### Tasks for this exercise
1 – Answer these questions using the forum thread about the TV show.
(a) Which person from Made in Chelsea made suzy93074 laugh by crying?
(b) Which 70's pop star does Mese hope will be brought in?
(c) What did Staysee once empty from a caravan?
2 – Carry on the forum thread about the TV show from where it stops by writing the post under welshjet's name.

### Document passage
-*-*-

Apparently Eric Pickles had Nadine Dorries' bushtucker number on speed dial. I can imagine Downing Streets phone bill will be pushing up the deficit for the next 3 weeks .

I enjoyed tonights episode it was nice that it wasn't just a skydiving entrance like they normally do. My favourite so far is Colin Baker but it is still early days


----------



## Staysee (Oct 19, 2009)

How shocking was helen telling charlie to shut up with the retching, honestly, would love to see her empty the dunny without complaining.

So she can cry and be a diva, but when charlie empties a stewing toilet, she cannt fee sick at the smell and sight of it?

I once emptied a loo from our caravan, was just wee but the smell made me feel sick, specially where you emptied it too which was already full of wee, wow...that stench hit you!

As for the bridge, i would of fallen off for laughing at myself!


----------



## Guest (Nov 12, 2012)

I cannot comprehend how ANYONE would watch ghastly shallow humans wallow in mind numbingly puerile and vile behaviour. I've never watched any of that drivel, (happily, the big publicity meant I didn't waste even part of my life realising what it was like). Is there not a documentary/wittily written drama/comedy on any channel?


----------



## chichi (Apr 22, 2012)

I think Helen is actually Rosie Webster in real life 

Although a pain....she is very much like my DD (ditsy as they come and very Princess-like) so I kind of warmed to her....I imagine she will have driven them all nuts after a week or so though


----------



## Happy Paws2 (Sep 13, 2008)

Bjt said:


> Wont be watching,* Ant and Dic drive me mad *and i am far too squeamish for the rest.


and me, I just don't understand how they ever made on TV ::crazy:


----------



## suzy93074 (Sep 3, 2008)

I will be watching !! :dita: It might be a load of drivel but its better than some of the boring depressing crap thats on telly at the mo - makes me giggle for an hour so thats all good!:ihih: - HUGO from Made in Chelsea made me crack up when he started crying !!! PMSL he is soooo pampered I doubt he will make it a week  lets see  :devil:


----------



## kathateria (Nov 11, 2012)

i love it.any one know who else they will bring in?


----------



## Guest (Nov 12, 2012)

kathateria said:


> i love it.any one know who else they will bring in?


rumours doing the rounds are grace jones , dwayne johnson (the rock) , rosemary shrager and a 70's pop star yet to be named so who knows lol
will be hilarious if they send grace jones in , she takes no prisoners , she's great


----------



## suzy93074 (Sep 3, 2008)

diablo said:


> rumours doing the rounds are grace jones , dwayne johnson (the rock) , rosemary shrager and a 70's pop star yet to be named so who knows lol
> will be hilarious if they send grace jones in , she takes no prisoners , she's great


OMG that would be sooooooo good!!! she would certainly stir things up!!!:ihih::devil::devil:


----------



## Mese (Jun 5, 2008)

70's pop star ... oh please let it be David Essex


----------



## Guest (Nov 12, 2012)

suzy93074 said:


> OMG that would be sooooooo good!!! she would certainly stir things up!!!:ihih::devil::devil:


wouldn't she just  probs end up slapping a few too


----------



## welshjet (Mar 31, 2011)

-*-*-

### Data listing
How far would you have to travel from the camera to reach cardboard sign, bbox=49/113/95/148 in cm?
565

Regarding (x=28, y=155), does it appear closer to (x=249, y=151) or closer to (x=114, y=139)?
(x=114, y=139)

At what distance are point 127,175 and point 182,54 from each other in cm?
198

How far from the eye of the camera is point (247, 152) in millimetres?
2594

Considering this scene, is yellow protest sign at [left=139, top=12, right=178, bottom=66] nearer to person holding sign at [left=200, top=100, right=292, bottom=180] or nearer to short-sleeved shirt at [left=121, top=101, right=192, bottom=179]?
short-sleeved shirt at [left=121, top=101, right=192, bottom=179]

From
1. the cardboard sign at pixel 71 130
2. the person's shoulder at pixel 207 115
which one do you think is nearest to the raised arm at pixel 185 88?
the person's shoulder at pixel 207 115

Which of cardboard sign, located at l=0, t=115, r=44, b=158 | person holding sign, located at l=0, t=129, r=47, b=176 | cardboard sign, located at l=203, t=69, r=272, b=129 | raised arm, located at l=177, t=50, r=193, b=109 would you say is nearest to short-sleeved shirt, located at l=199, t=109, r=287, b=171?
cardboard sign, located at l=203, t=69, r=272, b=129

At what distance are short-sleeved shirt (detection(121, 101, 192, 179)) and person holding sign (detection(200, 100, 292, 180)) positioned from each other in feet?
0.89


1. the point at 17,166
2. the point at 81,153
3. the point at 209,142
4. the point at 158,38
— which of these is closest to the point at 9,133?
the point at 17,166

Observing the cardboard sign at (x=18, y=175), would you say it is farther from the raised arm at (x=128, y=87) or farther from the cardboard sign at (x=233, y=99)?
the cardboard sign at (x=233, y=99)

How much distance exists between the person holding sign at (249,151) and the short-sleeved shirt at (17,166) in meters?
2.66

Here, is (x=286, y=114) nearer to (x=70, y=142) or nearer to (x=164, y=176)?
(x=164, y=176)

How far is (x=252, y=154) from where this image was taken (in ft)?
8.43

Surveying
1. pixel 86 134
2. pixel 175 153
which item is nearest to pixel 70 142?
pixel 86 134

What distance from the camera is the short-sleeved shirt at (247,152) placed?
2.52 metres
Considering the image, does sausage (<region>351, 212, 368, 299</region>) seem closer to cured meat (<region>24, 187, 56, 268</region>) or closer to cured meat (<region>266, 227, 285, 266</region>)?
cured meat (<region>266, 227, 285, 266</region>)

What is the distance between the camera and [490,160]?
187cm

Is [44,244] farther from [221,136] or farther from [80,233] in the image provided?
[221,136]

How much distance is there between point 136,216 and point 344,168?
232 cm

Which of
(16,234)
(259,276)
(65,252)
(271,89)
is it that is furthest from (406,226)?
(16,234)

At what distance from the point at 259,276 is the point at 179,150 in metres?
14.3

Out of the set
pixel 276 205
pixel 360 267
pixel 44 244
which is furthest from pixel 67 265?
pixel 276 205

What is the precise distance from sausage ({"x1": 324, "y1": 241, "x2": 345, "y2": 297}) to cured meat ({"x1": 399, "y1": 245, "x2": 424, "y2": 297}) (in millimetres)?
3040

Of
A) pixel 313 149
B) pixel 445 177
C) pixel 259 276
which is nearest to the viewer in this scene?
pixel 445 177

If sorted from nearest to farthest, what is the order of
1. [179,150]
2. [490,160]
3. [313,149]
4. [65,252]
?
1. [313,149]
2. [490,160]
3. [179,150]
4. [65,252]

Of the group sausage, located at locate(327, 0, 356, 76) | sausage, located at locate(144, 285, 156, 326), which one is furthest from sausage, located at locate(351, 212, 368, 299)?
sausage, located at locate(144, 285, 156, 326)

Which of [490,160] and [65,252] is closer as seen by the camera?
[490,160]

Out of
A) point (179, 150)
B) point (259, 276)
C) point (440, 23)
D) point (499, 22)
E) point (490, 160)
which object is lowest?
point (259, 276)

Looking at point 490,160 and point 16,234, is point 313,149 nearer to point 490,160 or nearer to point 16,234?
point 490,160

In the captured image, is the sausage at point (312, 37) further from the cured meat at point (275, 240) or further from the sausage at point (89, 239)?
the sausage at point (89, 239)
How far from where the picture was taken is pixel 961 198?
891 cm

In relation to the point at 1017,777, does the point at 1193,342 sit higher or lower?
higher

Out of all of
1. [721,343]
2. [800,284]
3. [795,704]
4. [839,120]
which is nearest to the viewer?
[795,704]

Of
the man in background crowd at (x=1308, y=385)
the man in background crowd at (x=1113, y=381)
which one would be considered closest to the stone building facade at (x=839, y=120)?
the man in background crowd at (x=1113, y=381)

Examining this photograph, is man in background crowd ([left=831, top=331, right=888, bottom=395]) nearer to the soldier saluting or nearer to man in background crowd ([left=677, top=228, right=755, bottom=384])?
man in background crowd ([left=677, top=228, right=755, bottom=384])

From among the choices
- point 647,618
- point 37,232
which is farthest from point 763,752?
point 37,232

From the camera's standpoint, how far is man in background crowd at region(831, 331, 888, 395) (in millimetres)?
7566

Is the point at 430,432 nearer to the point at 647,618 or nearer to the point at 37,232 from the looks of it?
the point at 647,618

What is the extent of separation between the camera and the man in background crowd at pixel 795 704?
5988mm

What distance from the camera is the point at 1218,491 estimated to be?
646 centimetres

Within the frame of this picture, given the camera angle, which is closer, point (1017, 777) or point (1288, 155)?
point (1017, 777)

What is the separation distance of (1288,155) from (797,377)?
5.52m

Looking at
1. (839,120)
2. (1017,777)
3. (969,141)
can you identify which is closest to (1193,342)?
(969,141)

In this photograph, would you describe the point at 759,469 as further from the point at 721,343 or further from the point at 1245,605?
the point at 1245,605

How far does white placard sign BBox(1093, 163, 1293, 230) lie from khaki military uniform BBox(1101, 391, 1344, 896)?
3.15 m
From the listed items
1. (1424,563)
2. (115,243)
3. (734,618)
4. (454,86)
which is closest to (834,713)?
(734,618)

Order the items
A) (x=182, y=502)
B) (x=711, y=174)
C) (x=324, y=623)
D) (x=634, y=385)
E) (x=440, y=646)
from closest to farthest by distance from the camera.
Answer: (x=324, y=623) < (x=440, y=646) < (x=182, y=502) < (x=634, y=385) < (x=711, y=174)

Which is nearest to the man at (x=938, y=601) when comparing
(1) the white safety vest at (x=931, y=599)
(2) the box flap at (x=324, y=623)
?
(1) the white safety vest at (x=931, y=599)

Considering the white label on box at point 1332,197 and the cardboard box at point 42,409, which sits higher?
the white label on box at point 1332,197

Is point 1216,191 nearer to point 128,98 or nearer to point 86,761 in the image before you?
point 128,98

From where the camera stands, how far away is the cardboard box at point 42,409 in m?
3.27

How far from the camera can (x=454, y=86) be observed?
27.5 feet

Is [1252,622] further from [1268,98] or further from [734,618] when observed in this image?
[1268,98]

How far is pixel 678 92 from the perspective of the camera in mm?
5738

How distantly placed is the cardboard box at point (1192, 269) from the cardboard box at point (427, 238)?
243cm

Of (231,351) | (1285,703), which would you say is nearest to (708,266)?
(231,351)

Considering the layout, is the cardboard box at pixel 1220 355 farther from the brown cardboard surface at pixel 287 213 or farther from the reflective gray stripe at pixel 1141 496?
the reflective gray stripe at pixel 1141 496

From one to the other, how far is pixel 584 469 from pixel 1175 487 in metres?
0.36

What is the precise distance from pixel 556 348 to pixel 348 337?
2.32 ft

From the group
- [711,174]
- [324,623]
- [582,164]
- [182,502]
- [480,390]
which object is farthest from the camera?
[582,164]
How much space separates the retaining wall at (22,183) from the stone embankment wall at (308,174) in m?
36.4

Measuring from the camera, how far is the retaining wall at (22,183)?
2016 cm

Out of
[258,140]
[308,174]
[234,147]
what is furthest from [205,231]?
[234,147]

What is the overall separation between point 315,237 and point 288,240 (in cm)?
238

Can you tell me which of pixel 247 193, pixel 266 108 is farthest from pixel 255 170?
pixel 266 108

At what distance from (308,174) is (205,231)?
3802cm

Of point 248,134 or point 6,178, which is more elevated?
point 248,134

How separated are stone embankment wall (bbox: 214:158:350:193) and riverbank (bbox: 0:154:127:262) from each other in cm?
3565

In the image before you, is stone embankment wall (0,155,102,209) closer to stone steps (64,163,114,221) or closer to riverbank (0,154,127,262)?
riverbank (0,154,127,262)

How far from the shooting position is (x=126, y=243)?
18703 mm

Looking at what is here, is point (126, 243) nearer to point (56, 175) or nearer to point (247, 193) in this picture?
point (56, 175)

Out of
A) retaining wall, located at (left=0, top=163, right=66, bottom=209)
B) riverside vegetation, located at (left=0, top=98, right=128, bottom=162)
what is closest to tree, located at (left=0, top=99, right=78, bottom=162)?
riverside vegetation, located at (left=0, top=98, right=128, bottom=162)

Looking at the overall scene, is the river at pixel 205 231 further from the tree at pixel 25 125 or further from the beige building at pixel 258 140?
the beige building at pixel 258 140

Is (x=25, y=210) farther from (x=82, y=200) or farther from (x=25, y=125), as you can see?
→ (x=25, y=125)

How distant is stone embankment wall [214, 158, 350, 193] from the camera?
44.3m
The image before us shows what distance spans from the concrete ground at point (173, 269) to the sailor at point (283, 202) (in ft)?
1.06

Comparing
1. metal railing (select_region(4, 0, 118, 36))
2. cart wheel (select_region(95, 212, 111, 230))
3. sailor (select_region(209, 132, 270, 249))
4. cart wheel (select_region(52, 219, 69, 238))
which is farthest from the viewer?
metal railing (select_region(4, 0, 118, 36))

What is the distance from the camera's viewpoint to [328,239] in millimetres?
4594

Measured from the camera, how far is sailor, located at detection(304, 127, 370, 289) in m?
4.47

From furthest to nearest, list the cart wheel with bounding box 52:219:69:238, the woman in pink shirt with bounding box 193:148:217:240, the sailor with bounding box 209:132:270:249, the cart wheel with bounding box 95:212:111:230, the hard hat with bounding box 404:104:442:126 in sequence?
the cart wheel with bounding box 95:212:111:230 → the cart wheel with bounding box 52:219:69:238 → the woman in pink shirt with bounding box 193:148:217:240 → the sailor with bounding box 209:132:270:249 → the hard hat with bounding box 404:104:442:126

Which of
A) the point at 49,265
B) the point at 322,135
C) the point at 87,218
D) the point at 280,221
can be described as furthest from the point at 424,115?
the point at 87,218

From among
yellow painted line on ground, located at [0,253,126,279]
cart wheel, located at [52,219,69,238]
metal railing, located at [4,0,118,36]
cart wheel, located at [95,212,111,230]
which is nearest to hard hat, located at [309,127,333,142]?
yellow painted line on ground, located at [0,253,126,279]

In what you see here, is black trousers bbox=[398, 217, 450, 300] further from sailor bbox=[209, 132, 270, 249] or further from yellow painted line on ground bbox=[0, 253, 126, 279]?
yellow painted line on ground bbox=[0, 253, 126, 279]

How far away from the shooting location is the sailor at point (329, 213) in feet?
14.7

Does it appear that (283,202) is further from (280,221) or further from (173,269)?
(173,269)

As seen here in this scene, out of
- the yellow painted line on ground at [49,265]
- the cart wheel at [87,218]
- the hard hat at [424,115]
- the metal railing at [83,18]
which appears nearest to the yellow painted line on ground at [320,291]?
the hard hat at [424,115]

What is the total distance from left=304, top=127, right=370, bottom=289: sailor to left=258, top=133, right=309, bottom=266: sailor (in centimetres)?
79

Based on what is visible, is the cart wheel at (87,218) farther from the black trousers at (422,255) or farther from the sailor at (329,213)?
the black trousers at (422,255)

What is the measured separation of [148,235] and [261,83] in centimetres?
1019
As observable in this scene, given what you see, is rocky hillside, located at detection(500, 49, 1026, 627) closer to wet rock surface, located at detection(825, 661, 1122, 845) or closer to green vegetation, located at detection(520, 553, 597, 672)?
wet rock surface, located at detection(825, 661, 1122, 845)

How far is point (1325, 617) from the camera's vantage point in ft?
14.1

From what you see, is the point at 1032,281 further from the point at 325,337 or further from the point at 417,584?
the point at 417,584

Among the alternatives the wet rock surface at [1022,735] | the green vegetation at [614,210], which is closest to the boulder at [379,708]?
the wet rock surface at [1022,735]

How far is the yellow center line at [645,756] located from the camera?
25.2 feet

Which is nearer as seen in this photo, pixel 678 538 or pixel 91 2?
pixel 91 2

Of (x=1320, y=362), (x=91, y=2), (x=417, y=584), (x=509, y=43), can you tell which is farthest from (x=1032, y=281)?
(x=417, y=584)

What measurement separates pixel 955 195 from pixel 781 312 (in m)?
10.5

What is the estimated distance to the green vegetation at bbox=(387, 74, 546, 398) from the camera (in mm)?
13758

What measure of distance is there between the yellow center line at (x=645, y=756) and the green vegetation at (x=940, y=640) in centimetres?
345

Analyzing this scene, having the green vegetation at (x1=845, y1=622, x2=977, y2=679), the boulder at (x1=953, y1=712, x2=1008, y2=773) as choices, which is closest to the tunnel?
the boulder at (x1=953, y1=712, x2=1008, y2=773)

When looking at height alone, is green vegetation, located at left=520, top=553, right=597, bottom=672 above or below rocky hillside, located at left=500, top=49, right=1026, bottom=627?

-*-*-

### The replies
1 –
(a) Hugo
(b) David Essex
(c) A loo

2 –
Oh yes, i'll be watching, 

But need to catch up on last night's first !!!!

So not sure who all the has beens are as yet


----------



## suzy93074 (Sep 3, 2008)

Ive also heard it could be someone from Shawaddy Waddy rrr: I want someone who will stir it a bit


----------



## Mese (Jun 5, 2008)

suzy93074 said:


> Ive also heard it could be someone from Shawaddy Waddy rrr: I want someone who will stir it a bit


Im def showing my age but 'you got what it takes' by Showaddywaddy is still one of my all time fave songs


----------



## suzy93074 (Sep 3, 2008)

Mese said:


> Im def showing my age but 'you got what it takes' by Showaddywaddy is still one of my all time fave songs


lol I remember "lets go for a little walk" under the moon of love


----------



## Mese (Jun 5, 2008)

suzy93074 said:


> lol I remember "lets go for a little walk" under the moon of love


I think I was 11 when that song came out ... it was one of my Mums faves


----------



## kathateria (Nov 11, 2012)

As long as its not gary glitter


----------



## Guest (Nov 12, 2012)

kathateria said:


> As long as its not gary glitter


hmmm! don't think it would be called 'i'm a celebrity get me out of here' if that was the case , with david haye in there could be more of a case of 'i'm a celeb and had the sh*t kicked out of me in the jungle'  would be a lynch mob


----------



## suzy93074 (Sep 3, 2008)

Mese said:


> I think I was 11 when that song came out ... it was one of my Mums faves


Yeah I think it was my dad who used to listen to them so thats how I remember them


----------



## willa (Jan 16, 2010)

Looking forward to watching the Trial tonight, that is my worst fear being buried in a coffin alive :001_unsure: add in Rats and all sorts NO THANKS


----------



## Twizz (Nov 12, 2012)

my partner hates all the 'reality' tv shows so I don't get much chance to watch them......but..... I now have sky multiroom upstairs!!! Yayyyyy watching I'm a celeb from the off now and he can be happy watching the footy etc downstairs


----------



## ginge2804 (Nov 5, 2011)

jetsmum said:


> Helen, was she really that scared or just playing a game and acting up for the cameras?


Acting up! I said to my mum last night before it started, do you think she will be like her charactor in corrie, and looks like she deffo is!



diablo said:


> was the funniest thing ever!  i'd have thought she'd have used a waterproof mascara at least lmao! her face looked a terrible mess


HAHA, and no one told her for ages did they? :lol:

I think her and that hugo are going to be the ones who REALLY get on my nerves!


----------



## Sandysmum (Sep 18, 2010)

Oh look at Helen! Her fear of heights had vanished overnight. She walked over that bridge without a second thought!


----------



## blossom21 (Oct 29, 2012)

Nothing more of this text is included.